▶ [EXCERPT]
§ §
Lula is running in a bid to defeat far-right incumbent Jair Bolsonaro, under whom Brazil’s ties with China have been somewhat strained. Bolsonaro has adopted a stance toward Beijing similar to the hardline approach of Donald Trump in the U.S.—an approach also apparently favored by President Joe Biden.

However, Chinese investments in Brazilian infrastructure projects have actually increased under the Bolsonaro government, which has demurred on its hostile posturing. The most striking indicator of this was Brazil’s commitment to, then withdrawal from, the Clean Network, an alliance of countries that pledged to exclude Huawei as a provider of 5G networks.

It was a move that defied pressure from Washington to exclude Huawei on the grounds that Huawei 5G technology posed a serious security threat in terms of its surveillance capabilities. But to date, Brazilian telecommunications companies have already constructed 5G networks with Chinese equipment.

China has continued to be one of Brazil’s largest trading partners and, most notably, largest purchaser of commodities. China receives huge amounts of products from Brazilian agribusiness, including beef and soy. Two Chinese companies were also the only foreign buyers of Brazilian oil during the country’s largest-ever oil auction in 2020.

Between 2010 and 2020, Brazil received 47 percent of all Chinese investment in Latin America, nearly half of which went to electricity infrastructure projects largely in the densely populated southeast. Most of the rest went to oil projects and the remainder to mining.

If Beijing was able to secure a place in the Brazilian market with relative ease under Bolsonaro, it may have an even easier time making inroads under Lula. However, Lula’s former foreign minister, Celso Amorim, told Reuters that a Lula administration “would not seek a preferential relationship with China over and above its good ties with the United States, the European Union and Latin American neighbors.”

At the same time, he pointed out, “you cannot ignore the fact that China is the fastest growing economy and will be the world’s largest economy by the end of the decade.” Given that, he expects Lula to take a “pragmatic and not ideological approach” to Beijing.
§ §
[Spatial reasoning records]

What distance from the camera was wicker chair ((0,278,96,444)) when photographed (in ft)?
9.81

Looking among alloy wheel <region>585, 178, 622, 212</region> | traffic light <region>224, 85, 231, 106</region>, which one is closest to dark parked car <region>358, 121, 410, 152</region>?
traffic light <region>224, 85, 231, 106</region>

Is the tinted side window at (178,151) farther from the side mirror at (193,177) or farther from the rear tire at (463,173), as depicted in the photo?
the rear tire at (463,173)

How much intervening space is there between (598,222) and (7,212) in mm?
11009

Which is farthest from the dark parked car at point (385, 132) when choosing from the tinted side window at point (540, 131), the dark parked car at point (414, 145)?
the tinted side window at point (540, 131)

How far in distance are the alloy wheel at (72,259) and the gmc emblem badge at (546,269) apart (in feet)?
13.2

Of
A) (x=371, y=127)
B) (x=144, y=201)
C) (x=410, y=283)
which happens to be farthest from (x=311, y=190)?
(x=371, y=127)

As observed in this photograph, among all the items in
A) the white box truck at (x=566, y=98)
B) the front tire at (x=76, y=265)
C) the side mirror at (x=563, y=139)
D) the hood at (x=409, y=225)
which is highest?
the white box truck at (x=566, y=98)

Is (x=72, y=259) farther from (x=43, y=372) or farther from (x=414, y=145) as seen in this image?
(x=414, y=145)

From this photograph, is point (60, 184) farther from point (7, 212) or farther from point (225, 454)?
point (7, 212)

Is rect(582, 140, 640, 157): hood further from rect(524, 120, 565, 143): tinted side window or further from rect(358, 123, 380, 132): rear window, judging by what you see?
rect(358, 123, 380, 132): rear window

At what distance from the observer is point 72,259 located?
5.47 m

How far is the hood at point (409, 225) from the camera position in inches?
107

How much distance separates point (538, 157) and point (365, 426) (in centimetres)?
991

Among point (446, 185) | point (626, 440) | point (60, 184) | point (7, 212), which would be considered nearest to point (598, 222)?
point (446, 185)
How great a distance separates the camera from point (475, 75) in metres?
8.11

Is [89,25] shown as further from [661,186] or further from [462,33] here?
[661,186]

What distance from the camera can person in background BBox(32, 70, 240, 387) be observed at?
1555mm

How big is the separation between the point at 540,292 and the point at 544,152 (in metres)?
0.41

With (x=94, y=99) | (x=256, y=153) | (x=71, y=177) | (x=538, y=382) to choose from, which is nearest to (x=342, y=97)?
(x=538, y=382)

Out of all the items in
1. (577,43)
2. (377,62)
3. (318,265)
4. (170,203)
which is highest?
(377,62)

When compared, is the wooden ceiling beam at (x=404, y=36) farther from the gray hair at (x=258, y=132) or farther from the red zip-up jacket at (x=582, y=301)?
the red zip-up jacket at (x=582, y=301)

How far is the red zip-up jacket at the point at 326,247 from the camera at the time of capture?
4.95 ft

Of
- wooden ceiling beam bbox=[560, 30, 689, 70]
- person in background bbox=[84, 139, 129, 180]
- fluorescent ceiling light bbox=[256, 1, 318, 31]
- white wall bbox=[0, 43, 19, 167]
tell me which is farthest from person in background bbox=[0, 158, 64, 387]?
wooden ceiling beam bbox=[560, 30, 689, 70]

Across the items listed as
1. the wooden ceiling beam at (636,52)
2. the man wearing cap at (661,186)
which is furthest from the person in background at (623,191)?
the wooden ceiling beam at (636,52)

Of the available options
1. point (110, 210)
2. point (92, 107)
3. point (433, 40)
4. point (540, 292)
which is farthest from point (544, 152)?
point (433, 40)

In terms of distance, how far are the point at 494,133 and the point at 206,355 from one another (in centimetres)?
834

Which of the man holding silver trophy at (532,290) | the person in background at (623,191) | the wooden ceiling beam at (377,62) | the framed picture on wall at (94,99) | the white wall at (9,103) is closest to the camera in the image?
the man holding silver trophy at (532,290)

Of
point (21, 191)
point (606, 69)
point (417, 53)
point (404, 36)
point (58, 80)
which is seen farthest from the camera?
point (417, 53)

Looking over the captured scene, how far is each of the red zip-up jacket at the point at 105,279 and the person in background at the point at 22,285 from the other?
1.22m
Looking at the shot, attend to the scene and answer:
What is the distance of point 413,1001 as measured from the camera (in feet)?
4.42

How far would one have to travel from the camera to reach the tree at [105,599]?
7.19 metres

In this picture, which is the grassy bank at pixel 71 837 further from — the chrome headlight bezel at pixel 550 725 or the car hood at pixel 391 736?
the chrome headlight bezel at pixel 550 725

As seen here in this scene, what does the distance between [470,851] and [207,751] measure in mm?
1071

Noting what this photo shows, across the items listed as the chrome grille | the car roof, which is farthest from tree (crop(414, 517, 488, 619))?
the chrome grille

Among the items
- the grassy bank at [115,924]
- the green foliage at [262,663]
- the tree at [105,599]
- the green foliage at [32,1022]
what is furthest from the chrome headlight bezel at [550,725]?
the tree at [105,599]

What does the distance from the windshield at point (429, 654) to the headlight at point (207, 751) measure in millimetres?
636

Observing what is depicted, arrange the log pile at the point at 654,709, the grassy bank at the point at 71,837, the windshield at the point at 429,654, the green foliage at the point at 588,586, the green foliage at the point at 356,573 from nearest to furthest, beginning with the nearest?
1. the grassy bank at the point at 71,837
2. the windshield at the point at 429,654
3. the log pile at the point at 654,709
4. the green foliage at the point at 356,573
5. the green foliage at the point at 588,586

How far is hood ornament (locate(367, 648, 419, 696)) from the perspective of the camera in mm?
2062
§ §
▶ [TO BE DONE]
1) Edit the passage on Brazil's ties with China between "Lula is running" and "President Joe Biden.", inclusive, replacing "hardline" with "hawkish".
2) In the passage on Brazil's ties with China, what share of all Chinese investment in Latin America went to Brazil between 2010 and 2020?

▶ [OUTPUTS IN ORDER]
1)
Lula is running in a bid to defeat far-right incumbent Jair Bolsonaro, under whom Brazil’s ties with China have been somewhat strained. Bolsonaro has adopted a stance toward Beijing similar to the hawkish approach of Donald Trump in the U.S.—an approach also apparently favored by President Joe Biden.

2) 47 percent